Tchomia, la MONUSCO lance un projet de $120 000 ciblant 933 personnes, dont 311 ex-miliciens. L’initiative vise la production d’aliments pour bétail et poissons dans la plaine du lac Albert. Cette approche intégrative est un appel fort à l’unité. « Ce n’est qu’ensemble que nous pourrons tourner le dos à la guerre… » a déclaré Josiah Obat, chef de la MONUSCO.
La MONUSCO a inauguré à Tchomia-centre un projet phare pour la stabilité de Djugu, financé à hauteur de $120 000. Visant 933 bénéficiaires (dont 311 ex-miliciens), l’initiative se concentre sur la production d’aliments nutritifs pour poissons et bétail. Ce plan intégrateur est salué par les autorités locales comme une alternative solide à la violence, offrant des perspectives économiques concrètes à une population durement éprouvée.

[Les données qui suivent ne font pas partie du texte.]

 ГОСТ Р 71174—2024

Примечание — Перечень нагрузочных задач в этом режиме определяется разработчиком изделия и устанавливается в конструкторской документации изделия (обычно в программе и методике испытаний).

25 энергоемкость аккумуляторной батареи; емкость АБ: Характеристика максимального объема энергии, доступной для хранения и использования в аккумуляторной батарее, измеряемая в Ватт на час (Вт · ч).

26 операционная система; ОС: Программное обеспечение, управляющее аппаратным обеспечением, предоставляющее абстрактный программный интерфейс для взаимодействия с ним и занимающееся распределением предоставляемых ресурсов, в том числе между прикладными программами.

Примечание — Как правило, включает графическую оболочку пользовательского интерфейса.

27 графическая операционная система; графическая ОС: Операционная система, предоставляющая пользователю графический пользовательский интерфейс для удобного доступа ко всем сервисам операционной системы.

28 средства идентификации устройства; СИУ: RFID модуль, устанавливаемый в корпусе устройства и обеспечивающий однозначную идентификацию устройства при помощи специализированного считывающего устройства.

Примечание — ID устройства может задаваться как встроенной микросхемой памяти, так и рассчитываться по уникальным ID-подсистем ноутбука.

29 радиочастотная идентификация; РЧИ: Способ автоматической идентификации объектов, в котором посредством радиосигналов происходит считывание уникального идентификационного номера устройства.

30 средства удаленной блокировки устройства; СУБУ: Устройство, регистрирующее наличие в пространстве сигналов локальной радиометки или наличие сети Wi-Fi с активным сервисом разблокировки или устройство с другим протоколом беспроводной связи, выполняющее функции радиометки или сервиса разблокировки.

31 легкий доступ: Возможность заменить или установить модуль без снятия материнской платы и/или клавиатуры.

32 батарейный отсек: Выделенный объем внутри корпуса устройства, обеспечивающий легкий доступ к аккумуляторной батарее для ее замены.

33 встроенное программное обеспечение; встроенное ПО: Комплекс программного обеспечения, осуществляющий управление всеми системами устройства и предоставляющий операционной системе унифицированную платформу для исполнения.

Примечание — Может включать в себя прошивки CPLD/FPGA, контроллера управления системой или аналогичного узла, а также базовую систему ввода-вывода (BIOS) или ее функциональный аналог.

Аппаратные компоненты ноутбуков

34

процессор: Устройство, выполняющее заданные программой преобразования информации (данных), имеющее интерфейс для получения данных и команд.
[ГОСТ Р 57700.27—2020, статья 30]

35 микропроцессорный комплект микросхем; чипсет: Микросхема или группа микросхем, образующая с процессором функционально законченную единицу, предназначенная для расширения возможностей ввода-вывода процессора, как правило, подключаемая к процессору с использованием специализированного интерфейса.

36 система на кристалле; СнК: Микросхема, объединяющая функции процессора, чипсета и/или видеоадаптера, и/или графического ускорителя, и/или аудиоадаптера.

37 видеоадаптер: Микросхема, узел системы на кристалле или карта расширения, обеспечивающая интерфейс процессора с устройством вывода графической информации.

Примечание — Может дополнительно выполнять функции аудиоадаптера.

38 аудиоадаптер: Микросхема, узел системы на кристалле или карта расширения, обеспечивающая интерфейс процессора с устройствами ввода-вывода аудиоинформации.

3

Le projet ne se limite pas à l’usine de production. Il inclut la construction de champs vivriers et la réhabilitation d’une route de quatre kilomètres via l’approche HIMO, garantissant ainsi des revenus temporaires aux ex-combattants et aux communautés. Honoré Kakwa, responsable P-DDRC-S, a même souligné l’impact écologique positif. « Bien nourrir les poissons, va nous emmener à refaire les espèces de poisson en disparition », a-t-il affirmé.

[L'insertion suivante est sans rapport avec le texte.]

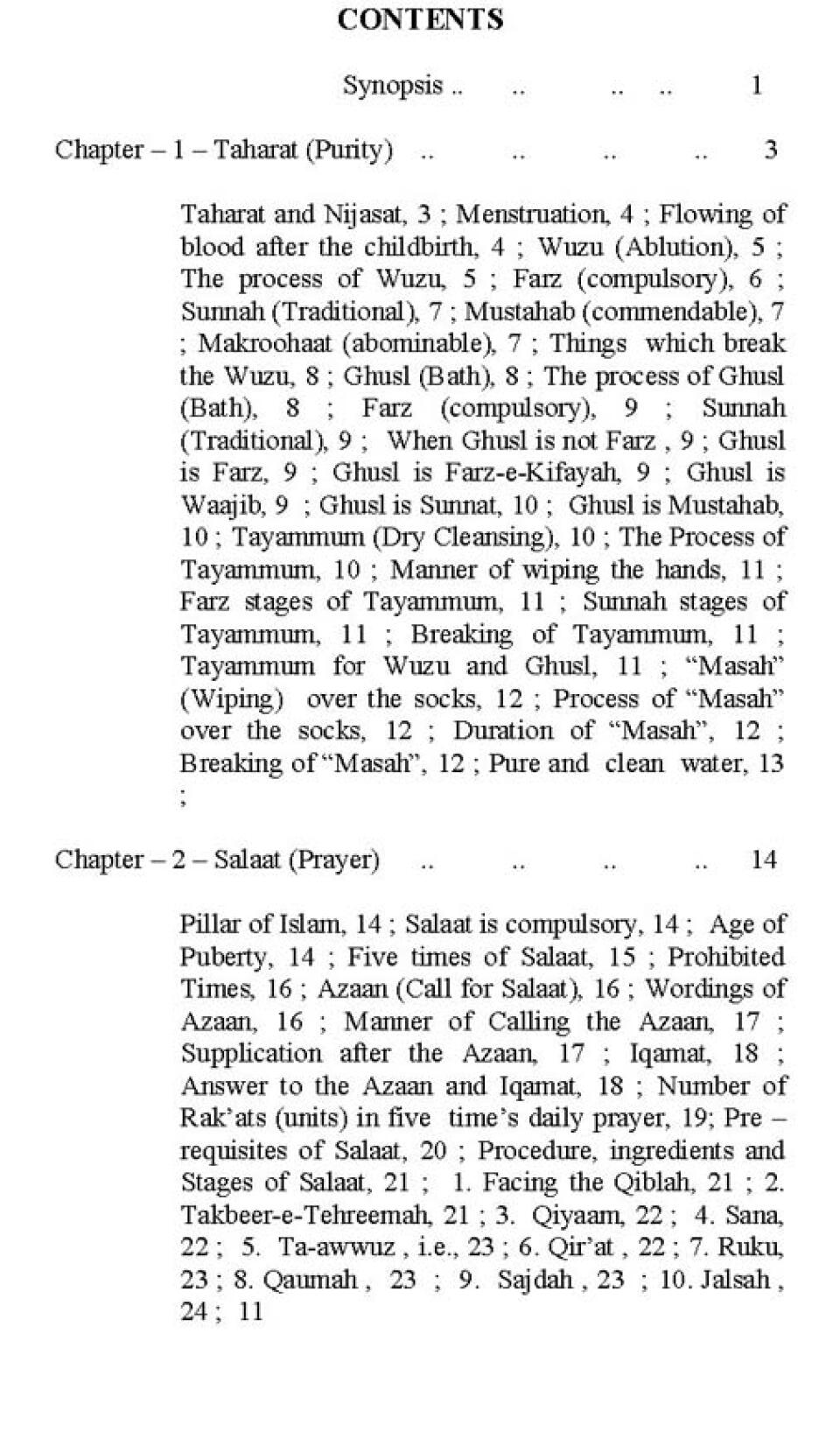 CONTENTS

Synopsis .. .. .. .. 1

Chapter – 1 – Taharat (Purity) .. .. .. .. 3

Taharat and Nijasat, 3 ; Menstruation, 4 ; Flowing of blood after the childbirth, 4 ; Wuzu (Ablution), 5 ; The process of Wuzu, 5 ; Farz (compulsory), 6 ; Sunnah (Traditional), 7 ; Mustahab (commendable), 7 ; Makroohaat (abominable), 7 ; Things which break the Wuzu, 8 ; Ghusl (Bath), 8 ; The process of Ghusl (Bath), 8 ; Farz (compulsory), 9 ; Sunnah (Traditional), 9 ; When Ghusl is not Farz , 9 ; Ghusl is Farz, 9 ; Ghusl is Farz-e-Kifayah, 9 ; Ghusl is Waajib, 9 ; Ghusl is Sunnat, 10 ; Ghusl is Mustahab, 10 ; Tayammum (Dry Cleansing), 10 ; The Process of Tayammum, 10 ; Manner of wiping the hands, 11 ; Farz stages of Tayammum, 11 ; Sunnah stages of Tayammum, 11 ; Breaking of Tayammum, 11 ; Tayammum for Wuzu and Ghusl, 11 ; “Masah” (Wiping) over the socks, 12 ; Process of “Masah” over the socks, 12 ; Duration of “Masah”, 12 ; Breaking of “Masah”, 12 ; Pure and clean water, 13 ;

Chapter – 2 – Salaat (Prayer) .. .. .. .. 14

Pillar of Islam, 14 ; Salaat is compulsory, 14 ; Age of Puberty, 14 ; Five times of Salaat, 15 ; Prohibited Times, 16 ; Azaan (Call for Salaat), 16 ; Wordings of Azaan, 16 ; Manner of Calling the Azaan, 17 ; Supplication after the Azaan, 17 ; Iqamat, 18 ; Answer to the Azaan and Iqamat, 18 ; Number of Rak’ats (units) in five time’s daily prayer, 19; Pre – requisites of Salaat, 20 ; Procedure, ingredients and Stages of Salaat, 21 ; 1. Facing the Qiblah, 21 ; 2. Takbeer-e-Tehreemah, 21 ; 3. Qiyaam, 22 ; 4. Sana, 22 ; 5. Ta-awwuz , i.e., 23 ; 6. Qir’at , 22 ; 7. Ruku, 23 ; 8. Qaumah , 23 ; 9. Sajdah , 23 ; 10. Jalsah , 24 ; 11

La représentante du gouvernement, Irene Vaweka, a rappelé que le retour à la vie civile exige l’offre d’ alternatives solides et durables. C’est un pas essentiel vers la reconstruction, comme l’a martelé Josiah Obat, chef de la MONUSCO. « Ce n’est qu’ensemble que nous pourrons tourner le dos à la guerre et reconstruire cette province qui a trop souffert », a-t-il souligné.